### TEXT PROVIDED
◇ ◇ ◇ ◇ ◇

Project Blog: February 2009

Friday, 27 February 2009

Day Six

Today functional requirements were completed they look brief, but they were very time consuming.

I created some use cases to help derive some requirements these were done in star UML. I had to re-learn use cases they look correct to me nevertheless they served their purpose of generating some requirements.

I had thoughts of creating various other diagrams such as state machines and data flow diagrams, however this requirements documents is by no means the final version, as the project evolves there will be new requirements and a better understanding of the project as a whole, by this point it may be necessary to define some higher level requirements.

Objective by the end of the next day is to complete the functional requirements in the document and tie up the loose ends

Thursday, 26 February 2009

Day Five

This was spent doing the "context" part of the requirements document.

The objective by the end of the next day will be to have all functional requirements defined.

Tuesday, 24 February 2009

Day Four

The first half of the day involved investigating XML manipulation API's the general view was that JDOM was the richest. I has issues installing it, but yet again realised that it belonged in java's \ext folder!

The API took a while to get familiar with as I have more experience using c#, however I found this example from IBM which was a huge help:

http://www.ibm.com/developerworks/library/x-injava2/

Then I was getting invalid XML errors which took a while to work out. It turns out that the API was putting certain closing tags in wrong places. Upon further investigation it turned out to be the "-font" parameter on the command line causing it, conveniently the tags were redundant anyway, so I now had valid XML.

This was the error:

Error on line 9 of document file:///C:/pdfoutput.xml: The element type "timesnewromanps-boldmt" must be terminated by the matching end-tag ""

Then I was faced with another problem, the program was reporting this exception:

Could not check

because Invalid byte 1 of 1-byte UTF-8 sequence.

It turned out the XML file was now not in UTF-8. To solve this I remembered a text editor which I used on placement called Ultra Edit. I opened the file up in Ultra Edit and re-saved it with UTF-8 encoding and it worked fine. So I now have a small XML parsing prototype.

The second half of the day was spent going through and making notes on the Academic documents highlighted in the project proposal:

http://www.iiit.net/~pkreddy/wdm03/wdm/vldb01.pdf

http://books.google.co.uk/books?hl=en&lr=&id=30UsZ8hy2ZsC&oi=fnd&pg=PR7&dq=cognitive+psychology+and+computing&ots=1LyL05Rj1i&sig=bX5q1YNTfqlTOANUSctLSS6f49g

http://books.google.co.uk/books?id=Rdwv-r5RlOcC&pg=PA88&dq=Attentional+models&lr=

http://books.google.co.uk/books?id=RZ-6cTL8YZsC&printsec=frontcover&dq=web+service&lr=

http://books.google.co.uk/books?id=hXTfWDkqnlkC&printsec=frontcover&dq=xml+indexing&lr=

So the Lit review has began!

Day Three

Today I added Chris Campbell on facebook, he's doing the second part of the project so communication will be helpful, we've had some discussions about the data-exchange protocol over facebook.

I experimented with programming with the PDF API and created a little prototype, I'm sure that I am missing some important methods which are there – may need to de-compile the source code, this should be fine as it is open source, I'll have to look into it though.

It took me a long time to work out how to add extensions or additional API's in java, of course it was obvious, in the \ext folder!

◇ ◇ ◇ ◇ ◇

### WORK INSTRUCTIONS
1/ Answer these questions about the project blog.
(a) Which XML manipulation API was judged the richest?
(b) In what tool were the use cases created?
(c) Who is doing the second part of the project?
2/ Copy the project blog from "Could not check" to "XML parsing prototype.", renaming "Ultra Edit" as "UltraEdit" everywhere it occurs.
Base each answer only on the project blog.

### DATA SECTION
◇ ◇ ◇ ◇ ◇

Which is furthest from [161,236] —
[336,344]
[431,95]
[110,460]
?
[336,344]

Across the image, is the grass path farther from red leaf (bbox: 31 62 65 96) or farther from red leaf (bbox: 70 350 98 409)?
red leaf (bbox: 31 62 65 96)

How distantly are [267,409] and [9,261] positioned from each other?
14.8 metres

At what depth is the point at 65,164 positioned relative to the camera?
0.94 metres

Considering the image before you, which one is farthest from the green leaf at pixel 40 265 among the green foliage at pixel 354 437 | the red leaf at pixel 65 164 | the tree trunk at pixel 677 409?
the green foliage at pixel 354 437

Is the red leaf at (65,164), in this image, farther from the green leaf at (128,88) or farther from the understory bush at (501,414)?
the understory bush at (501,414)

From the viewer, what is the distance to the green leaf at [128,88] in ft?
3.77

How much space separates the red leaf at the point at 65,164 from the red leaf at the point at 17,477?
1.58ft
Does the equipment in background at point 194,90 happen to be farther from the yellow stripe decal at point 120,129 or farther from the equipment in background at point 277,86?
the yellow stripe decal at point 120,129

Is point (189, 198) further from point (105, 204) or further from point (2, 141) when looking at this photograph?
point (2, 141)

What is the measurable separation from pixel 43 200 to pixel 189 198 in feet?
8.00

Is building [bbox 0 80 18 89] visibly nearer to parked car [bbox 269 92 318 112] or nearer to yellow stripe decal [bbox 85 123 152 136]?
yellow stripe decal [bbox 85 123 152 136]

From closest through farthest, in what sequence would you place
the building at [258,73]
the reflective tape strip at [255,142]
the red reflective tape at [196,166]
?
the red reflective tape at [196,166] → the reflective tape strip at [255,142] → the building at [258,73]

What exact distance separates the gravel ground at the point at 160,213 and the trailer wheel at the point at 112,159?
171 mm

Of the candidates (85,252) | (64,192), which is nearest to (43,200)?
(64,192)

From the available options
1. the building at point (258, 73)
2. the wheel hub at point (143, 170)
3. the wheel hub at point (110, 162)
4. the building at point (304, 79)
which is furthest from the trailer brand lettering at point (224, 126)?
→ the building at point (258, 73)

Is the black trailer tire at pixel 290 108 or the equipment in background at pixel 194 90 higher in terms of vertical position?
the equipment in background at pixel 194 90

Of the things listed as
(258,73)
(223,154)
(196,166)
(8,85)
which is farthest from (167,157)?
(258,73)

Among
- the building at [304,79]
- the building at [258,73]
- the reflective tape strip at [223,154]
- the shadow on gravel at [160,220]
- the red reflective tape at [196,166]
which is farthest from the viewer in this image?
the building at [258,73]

◇ ◇ ◇ ◇ ◇

### TASK SOLUTIONS
1/
(a) JDOM
(b) star UML
(c) Chris Campbell

2/
Could not check

because Invalid byte 1 of 1-byte UTF-8 sequence.

It turned out the XML file was now not in UTF-8. To solve this I remembered a text editor which I used on placement called UltraEdit. I opened the file up in UltraEdit and re-saved it with UTF-8 encoding and it worked fine. So I now have a small XML parsing prototype.